LONGMONT — Despite a looming tight budget, the St. Vrain Valley School District staff found a way to keep its essential-skills certification program afloat.

The program — which requires students to prove eighth-grade reading proficiency to earn a diploma — is aimed at preventing students from falling through the cracks.

Three weeks ago, the announcement of a tight budget put the program in jeopardy. The district announced Wednesday at its Board of Education meeting that it has found a way to continue with the certification program on a limited budget.

"With redirected funding and creative use of federal grant money, we have found a way," said Russ Ramsey, St. Vrain's executive director of secondary education.

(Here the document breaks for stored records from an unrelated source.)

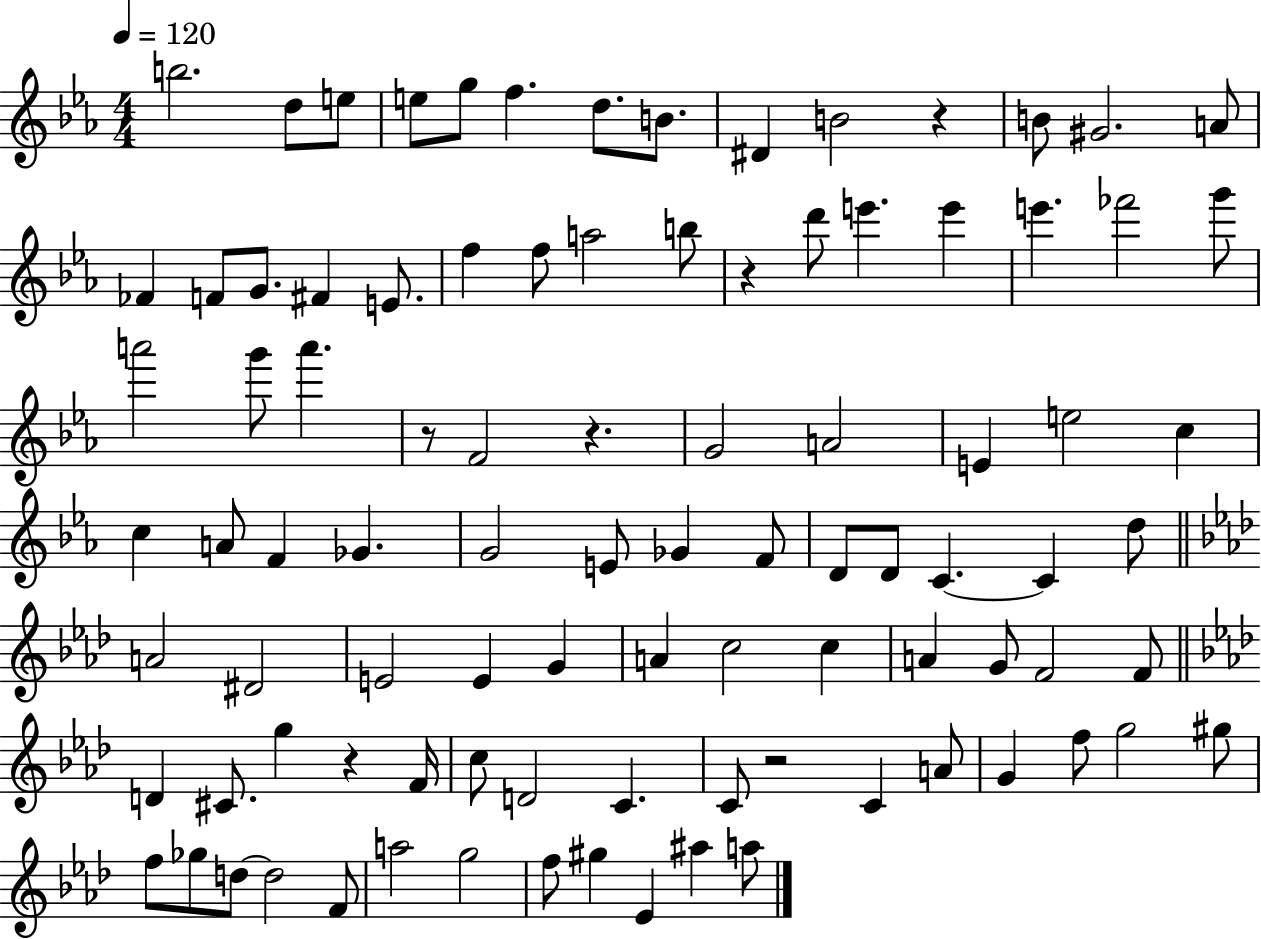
{
  \clef treble
  \numericTimeSignature
  \time 4/4
  \key ees \major
  \tempo 4 = 120
  \repeat volta 2 { b''2. d''8 e''8 | e''8 g''8 f''4. d''8. b'8. | dis'4 b'2 r4 | b'8 gis'2. a'8 | \break fes'4 f'8 g'8. fis'4 e'8. | f''4 f''8 a''2 b''8 | r4 d'''8 e'''4. e'''4 | e'''4. fes'''2 g'''8 | \break a'''2 g'''8 a'''4. | r8 f'2 r4. | g'2 a'2 | e'4 e''2 c''4 | \break c''4 a'8 f'4 ges'4. | g'2 e'8 ges'4 f'8 | d'8 d'8 c'4.~~ c'4 d''8 | \bar "||" \break \key aes \major a'2 dis'2 | e'2 e'4 g'4 | a'4 c''2 c''4 | a'4 g'8 f'2 f'8 | \break \bar "||" \break \key f \minor d'4 cis'8. g''4 r4 f'16 | c''8 d'2 c'4. | c'8 r2 c'4 a'8 | g'4 f''8 g''2 gis''8 | \break f''8 ges''8 d''8~~ d''2 f'8 | a''2 g''2 | f''8 gis''4 ees'4 ais''4 a''8 | } \bar "|."
}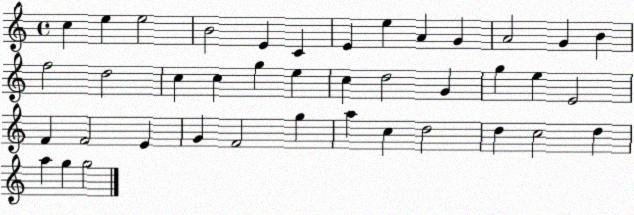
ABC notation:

X:1
T:Untitled
M:4/4
L:1/4
K:C
c e e2 B2 E C E e A G A2 G B f2 d2 c c g e c d2 G g e E2 F F2 E G F2 g a c d2 d c2 d a g g2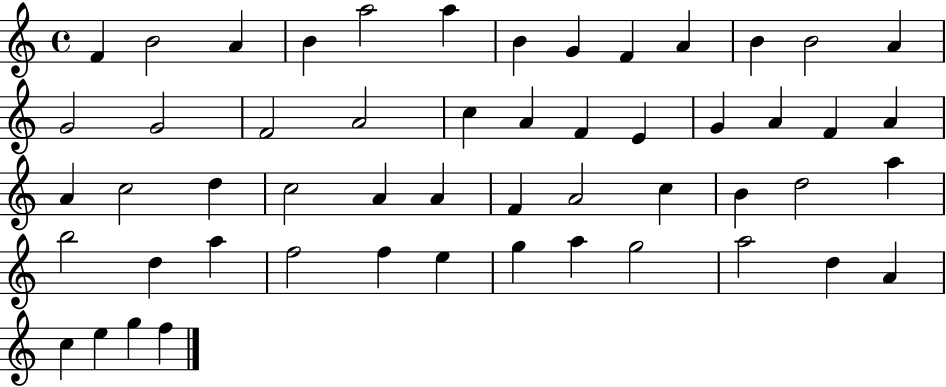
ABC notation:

X:1
T:Untitled
M:4/4
L:1/4
K:C
F B2 A B a2 a B G F A B B2 A G2 G2 F2 A2 c A F E G A F A A c2 d c2 A A F A2 c B d2 a b2 d a f2 f e g a g2 a2 d A c e g f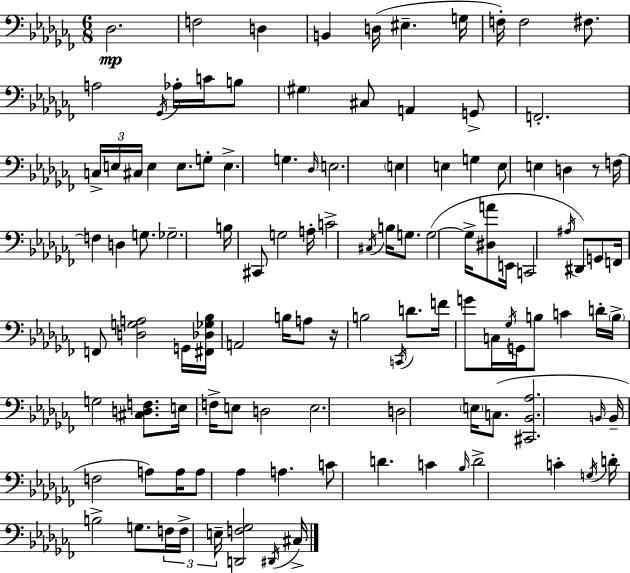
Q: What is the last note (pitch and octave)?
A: C#3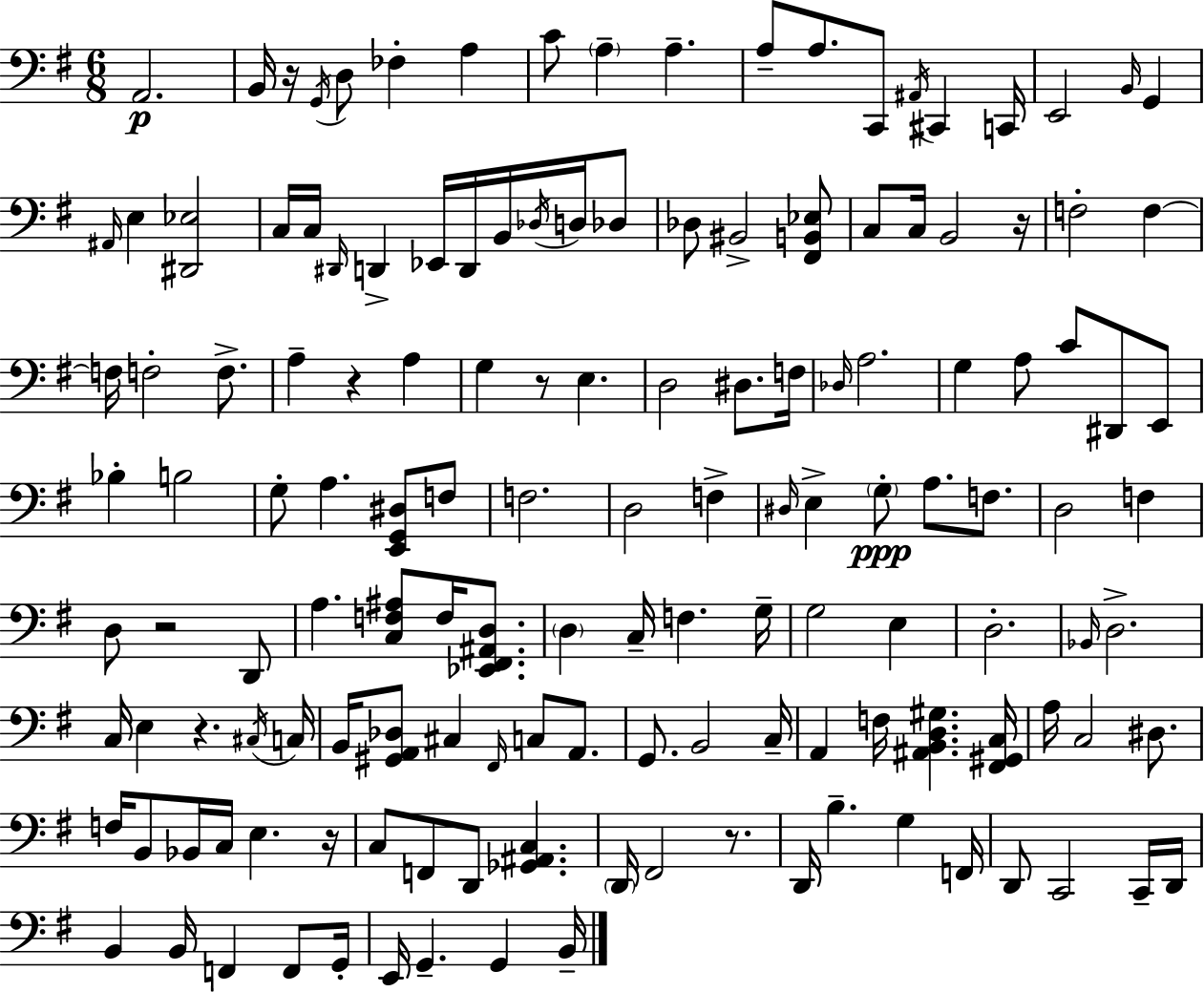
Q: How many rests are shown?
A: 8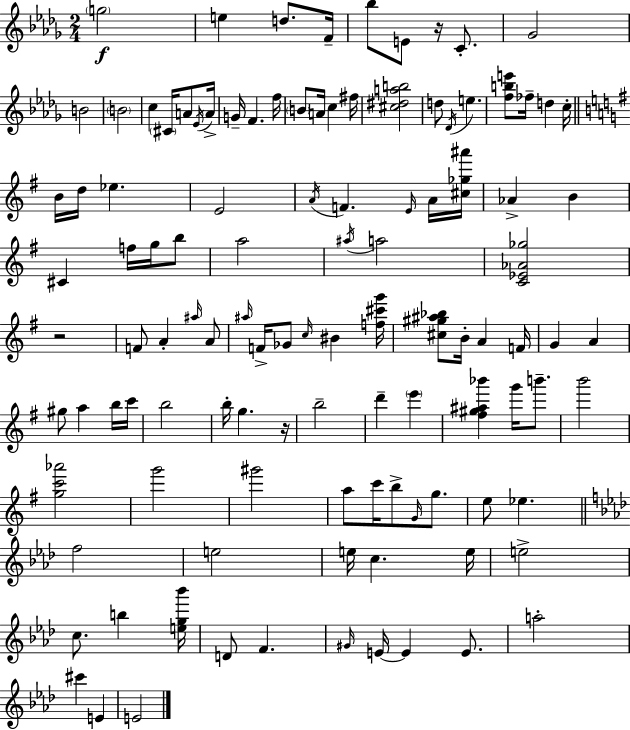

The program would operate on about $600,000 instead of the earlier $1.4 million estimate. The money goes toward helping students who need to improve their reading skills.

This year's sixth-grade class would be the first students required to earn the essential-skills certificate before high school graduation. Because the program is now on a limited budget, that requirement is pending board approval at a later date, Ramsey said.

Summer school for elementary and middle school students is the first step in essential skills certification and will begin this year — although with fewer locations and a $100 tuition fee. A limited number of tuition waivers will be available.

Earning the certificate requires students to score proficient or advanced on the eighth-grade Colorado Student Assessment Program reading test.

If a student did not score high enough on the CSAP, he or she could earn the certificate by proving proficiency in two out of three ways: scoring proficient on the ninth-grade Terra Nova reading test, passing a district checklist of reading skills or passing an informal reading test.

"This is the single most important thing you can do, systematically, for our kids," said Richard Weber, St. Vrain superintendent.